== TAREFAS DO EXERCÍCIO ==
a - Segundo o texto sobre a canábis medicinal, de onde vem o preconceito?
b - Transcreva do texto sobre a canábis medicinal tudo o que vai de "O preconceito vem" até "tirar este estigma.".

O preconceito vem das nossas tradições. A canábis foi sempre tida como uma substância de consumo ilegal, o que criou um estigma na sociedade. Como médico, também sou conservador e não sou apologista do consumo de drogas, leves ou pesadas. Porque elas alteram o comportamento das pessoas e alteram o bem-estar e a saúde orgânica das pessoas — não se confundam as coisas. Não sendo a favor do consumo de drogas, sou a favor de aproveitarmos aquilo que de bom se pode tirar de uma planta com fins medicinais. É esta dicotomia que nós temos de resolver. Temos de tirar este estigma.

(Entradas de dados recolhidas)
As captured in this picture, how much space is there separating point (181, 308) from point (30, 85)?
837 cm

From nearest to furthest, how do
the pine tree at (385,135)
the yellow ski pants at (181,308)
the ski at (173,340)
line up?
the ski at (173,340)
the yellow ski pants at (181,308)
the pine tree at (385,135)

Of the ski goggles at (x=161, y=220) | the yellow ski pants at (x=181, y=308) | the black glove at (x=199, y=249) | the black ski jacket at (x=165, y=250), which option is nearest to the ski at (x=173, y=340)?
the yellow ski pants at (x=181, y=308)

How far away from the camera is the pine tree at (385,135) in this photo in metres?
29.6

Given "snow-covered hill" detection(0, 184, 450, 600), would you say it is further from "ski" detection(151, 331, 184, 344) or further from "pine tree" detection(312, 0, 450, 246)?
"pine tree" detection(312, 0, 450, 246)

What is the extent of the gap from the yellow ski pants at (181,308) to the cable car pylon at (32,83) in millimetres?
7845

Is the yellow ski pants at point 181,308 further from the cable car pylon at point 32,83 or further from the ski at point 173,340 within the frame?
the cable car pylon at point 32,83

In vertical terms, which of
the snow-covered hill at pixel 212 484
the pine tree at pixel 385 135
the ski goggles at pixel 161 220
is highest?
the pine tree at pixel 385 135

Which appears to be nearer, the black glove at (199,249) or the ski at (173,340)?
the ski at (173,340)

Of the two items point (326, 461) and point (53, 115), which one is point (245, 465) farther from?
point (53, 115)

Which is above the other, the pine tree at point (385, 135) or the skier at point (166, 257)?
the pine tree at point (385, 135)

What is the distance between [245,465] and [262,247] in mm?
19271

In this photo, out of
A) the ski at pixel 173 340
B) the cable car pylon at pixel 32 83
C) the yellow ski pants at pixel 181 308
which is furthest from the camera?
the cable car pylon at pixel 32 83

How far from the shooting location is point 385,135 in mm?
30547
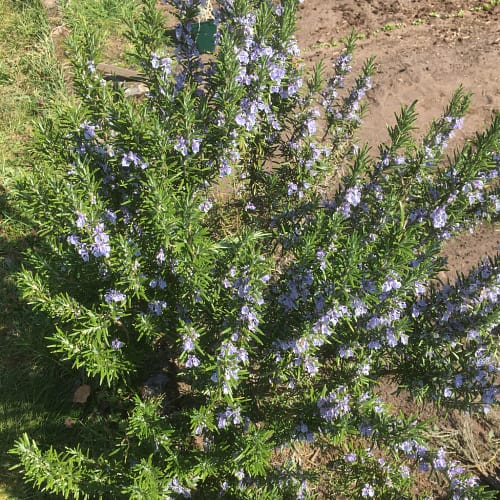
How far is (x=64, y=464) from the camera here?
2029 millimetres

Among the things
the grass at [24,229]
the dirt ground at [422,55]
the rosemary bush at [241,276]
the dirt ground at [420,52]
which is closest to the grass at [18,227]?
the grass at [24,229]

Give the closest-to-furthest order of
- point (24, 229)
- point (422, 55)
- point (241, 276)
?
point (241, 276) → point (24, 229) → point (422, 55)

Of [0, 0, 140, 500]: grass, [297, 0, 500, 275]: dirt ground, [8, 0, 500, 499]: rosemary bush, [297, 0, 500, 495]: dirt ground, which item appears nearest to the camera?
[8, 0, 500, 499]: rosemary bush

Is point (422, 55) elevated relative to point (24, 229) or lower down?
elevated

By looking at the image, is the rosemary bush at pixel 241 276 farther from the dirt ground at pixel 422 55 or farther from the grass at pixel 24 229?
the dirt ground at pixel 422 55

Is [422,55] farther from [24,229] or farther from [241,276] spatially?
[241,276]

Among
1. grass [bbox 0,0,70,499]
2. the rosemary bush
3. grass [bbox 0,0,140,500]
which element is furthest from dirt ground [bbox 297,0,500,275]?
grass [bbox 0,0,70,499]

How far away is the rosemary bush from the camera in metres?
1.96

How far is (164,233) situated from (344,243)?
788 mm

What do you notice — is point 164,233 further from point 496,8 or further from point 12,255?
point 496,8

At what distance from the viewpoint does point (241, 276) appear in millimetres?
1908

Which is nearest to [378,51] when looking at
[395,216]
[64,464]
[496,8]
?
[496,8]

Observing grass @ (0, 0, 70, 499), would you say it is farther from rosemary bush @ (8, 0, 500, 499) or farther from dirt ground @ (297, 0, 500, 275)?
dirt ground @ (297, 0, 500, 275)

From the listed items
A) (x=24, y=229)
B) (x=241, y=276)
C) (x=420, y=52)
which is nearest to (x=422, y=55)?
(x=420, y=52)
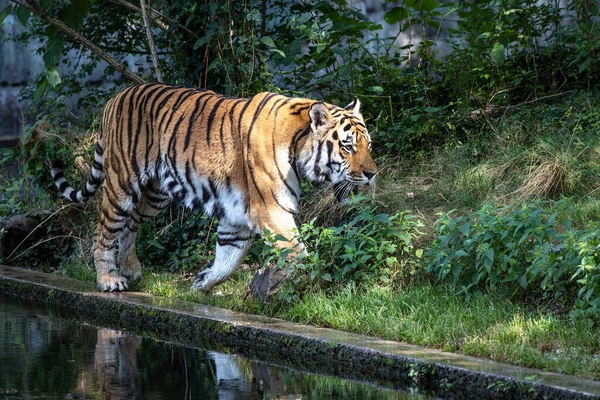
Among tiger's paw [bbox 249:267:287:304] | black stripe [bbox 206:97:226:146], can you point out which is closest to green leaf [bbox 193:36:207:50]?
black stripe [bbox 206:97:226:146]

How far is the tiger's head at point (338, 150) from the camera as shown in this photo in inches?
271

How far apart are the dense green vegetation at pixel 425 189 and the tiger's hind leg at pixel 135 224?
0.29m

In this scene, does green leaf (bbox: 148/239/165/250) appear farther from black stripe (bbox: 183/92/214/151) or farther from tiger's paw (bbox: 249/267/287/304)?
tiger's paw (bbox: 249/267/287/304)

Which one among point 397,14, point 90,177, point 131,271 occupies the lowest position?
point 131,271

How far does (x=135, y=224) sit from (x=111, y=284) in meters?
0.72

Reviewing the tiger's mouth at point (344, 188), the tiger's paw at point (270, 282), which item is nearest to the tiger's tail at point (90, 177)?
the tiger's mouth at point (344, 188)

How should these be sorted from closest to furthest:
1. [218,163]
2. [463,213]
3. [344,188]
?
[344,188] < [218,163] < [463,213]

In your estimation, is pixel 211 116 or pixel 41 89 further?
pixel 41 89

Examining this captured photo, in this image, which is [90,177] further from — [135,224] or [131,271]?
[131,271]

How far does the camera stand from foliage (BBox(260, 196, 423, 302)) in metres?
6.44

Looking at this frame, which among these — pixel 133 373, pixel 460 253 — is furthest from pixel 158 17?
pixel 133 373

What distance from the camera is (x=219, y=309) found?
6.66m

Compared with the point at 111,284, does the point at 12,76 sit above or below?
above

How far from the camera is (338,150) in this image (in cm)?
691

== RESPOSTAS NUMERADAS ==
a - Vem das nossas tradições.

b -
O preconceito vem das nossas tradições. A canábis foi sempre tida como uma substância de consumo ilegal, o que criou um estigma na sociedade. Como médico, também sou conservador e não sou apologista do consumo de drogas, leves ou pesadas. Porque elas alteram o comportamento das pessoas e alteram o bem-estar e a saúde orgânica das pessoas — não se confundam as coisas. Não sendo a favor do consumo de drogas, sou a favor de aproveitarmos aquilo que de bom se pode tirar de uma planta com fins medicinais. É esta dicotomia que nós temos de resolver. Temos de tirar este estigma.